● Tarefa 1
Transcreva, sem nenhuma alteração, o trecho do texto sobre a lamparina a querosene que vai de "Em nosso sítio, apesar" até "a guardar mantimentos.".
● Tarefa 2
Dê continuidade ao texto sobre a lamparina a querosene, começando logo depois da última frase apresentada.

● Texto fornecido
08/05/2012
Lamparina à querosene

Se recordar é viver novamente, então devo ter o dobro da minha idade, pois vivo recordando! Além de exercitar minha mente, as recordações nutrem minha alma com coisas simples vividas em tempos idos.
Dias atrás, conversando com um amigo, ouvi: - Não sei como conseguíamos viver sem celular, internet, ar condicionado, carros, aviões, trens velozes etc.
Nossa prosa foi tomando outro rumo e falamos sobre as coisas que fizeram parte de nossas vidas por muitas décadas, assim como as lamparinas. E assim fomos esticando a conversa para dar tempo de tomar mais uma cerveja. Sem pestanejar, eu lhe respondi: - só vivíamos sem estas coisas modernas porque não tínhamos referencias. Se nos privarem do acesso a tudo isso, o mundo entrará em colapso, porque agora conhecemos o valor dessas tecnologias e o quanto elas facilitam nossas vidas. Com elas o mundo ficou pequeno.
Em nosso sítio, apesar de já termos luz elétrica, vivíamos tendo problemas de queda de energia na rede, principalmente nos dias e noites de temporal. Nessas horas entravam em cena nossas três lamparinas que ficavam guardadas numa prateleira em nossa dispensa – local destinado a guardar mantimentos.
Ao lado delas meu pai sempre deixava uma caixa de fósforos para acendê-las durante os apagões freqüentes. Nesses momentos, depois de fortes trovões, relâmpagos e até raios nas proximidades de nossa casa, sentíamos um medo aterrorizante, e o “paieeê tô com meeeedo”, vinha de todos os cantos de nossa pequena casa.  Tanto eu como meus irmãos menores, tínhamos pavor do escuro e de chuvas fortes, afinal havíamos perdido um tio, morto por um raio, na colônia onde morávamos.

● Dados fornecidos
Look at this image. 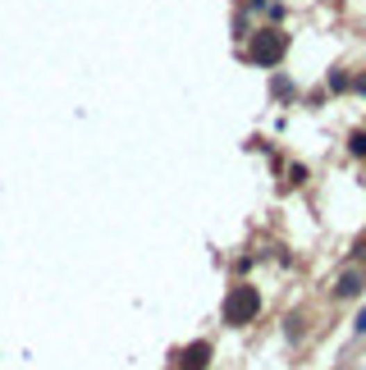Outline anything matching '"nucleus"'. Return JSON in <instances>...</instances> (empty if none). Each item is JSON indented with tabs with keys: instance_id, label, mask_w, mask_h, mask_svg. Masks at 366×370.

● Resposta esperada 1
Em nosso sítio, apesar de já termos luz elétrica, vivíamos tendo problemas de queda de energia na rede, principalmente nos dias e noites de temporal. Nessas horas entravam em cena nossas três lamparinas que ficavam guardadas numa prateleira em nossa dispensa – local destinado a guardar mantimentos.

● Resposta esperada 2
Diante da escuridão, a santa lamparina nos acudia e iluminava nosso lar nos passando autoconfiança, principalmente depois de nos aninharmos entre nossos pais, em um macio e barulhento colchão de palha. Aí, até os salpicos da chuva fria caindo do telhado, se tornavam agradáveis, pois nossa casa não era forrada e havia apenas paredes dividindo os cômodos.
Alguns de meus primos nasceram pelas mãos de uma parteira - chamada Maria Alemoa e sob a luz de uma lamparina. Depois de nosso rádio Semp de oito faixas, do fogão de lenha e do pinico de ágata de minha avó, era a lamparina o utensílio mais útil de nosso pequeno, mas aconchegante lar.
Apeguei-me tanto a elas que aprendi a gostar do cheiro de querosene queimado e da fuligem que formava em nossas paredes brancas cobertas com apenas uma demão de cal. Naquele tempo os remédios eram raros, e era comum nossa mãe levantar o pavio, embebido no querosene, para nos passar na nunca e às vezes no peito, para curar gripe, nariz entupido e até bronquite. Não sei se curava, mas nossa fé era tão grande que um alívio imediato nos trazia.
Lamparina a querosene que iluminou silenciosamente por muitos séculos as
lições das cartilhas escolares de gênios, intelectuais, pobres e ricos de todo mundo. Lamparina - você que iluminou angústias, alegrias e tristezas de várias gerações. Lamparina que iluminou nascimentos e mortes receba minha homenagem porque além de ter sido minha companheira nas infindáveis noites de insônia e das delirantes dores de dentes sofridas na roça, você iluminou as letras do alfabeto nos primórdios de meu aprendizado escolar! Você sim venceu o tempo, bem como toda tecnologia criada nas últimas décadas! Que sua chama abençoada não se apague nunca!
E VIVA A LAMPARINA A QUEROSENE!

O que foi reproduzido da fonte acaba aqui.